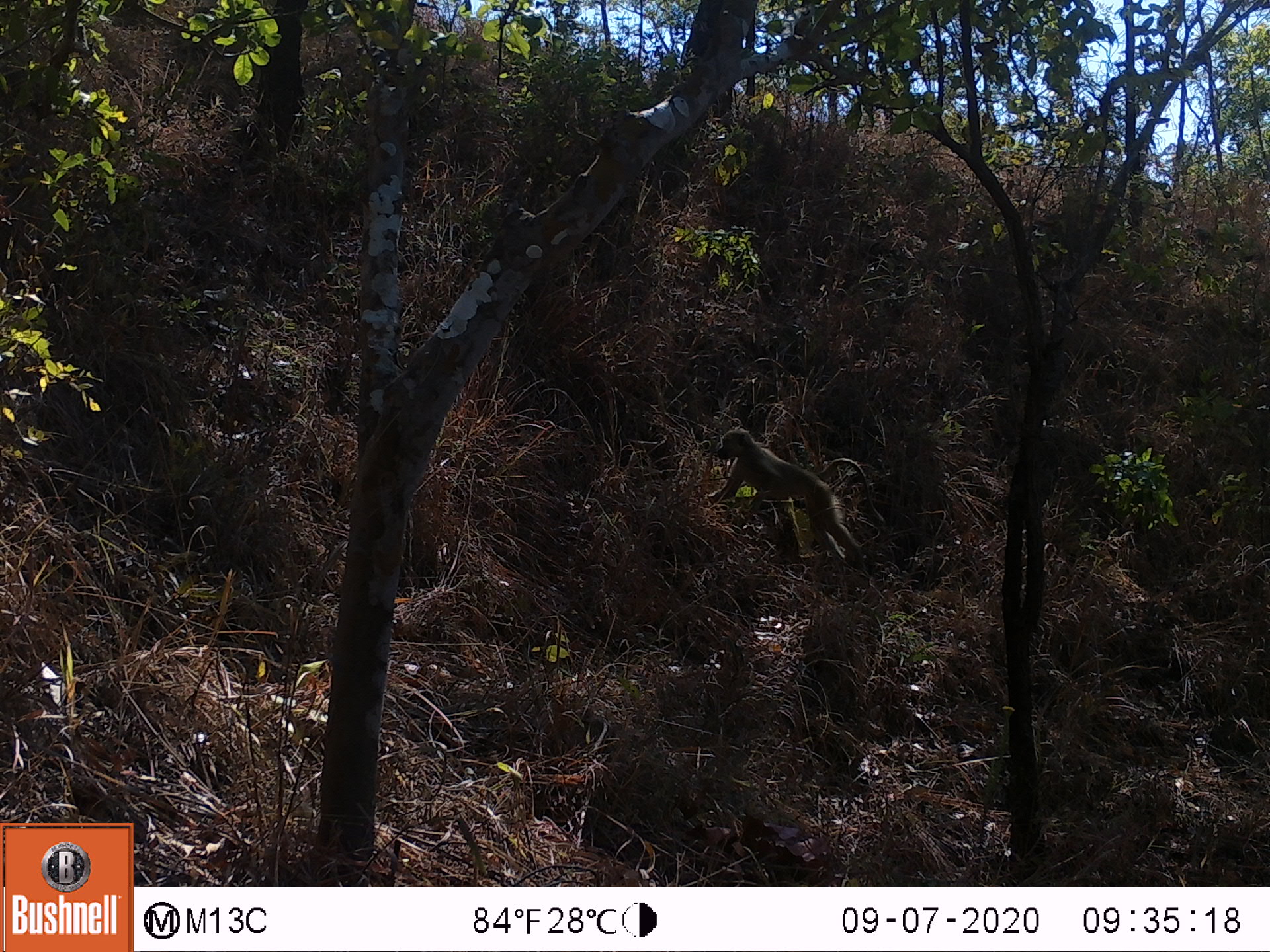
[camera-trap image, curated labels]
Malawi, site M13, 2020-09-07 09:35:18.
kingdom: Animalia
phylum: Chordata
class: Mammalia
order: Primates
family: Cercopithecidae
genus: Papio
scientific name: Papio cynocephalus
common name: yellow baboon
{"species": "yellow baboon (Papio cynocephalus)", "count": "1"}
________________
[REQUIRED WORK]:
Transcribe all the entries precisely. Do not include any picture.

[TASK RESPONSE]:
[camera-trap image, curated labels]
Malawi, site M13, 2020-09-07 09:35:18.
kingdom: Animalia
phylum: Chordata
class: Mammalia
order: Primates
family: Cercopithecidae
genus: Papio
scientific name: Papio cynocephalus
common name: yellow baboon
{"species": "yellow baboon (Papio cynocephalus)", "count": "1"}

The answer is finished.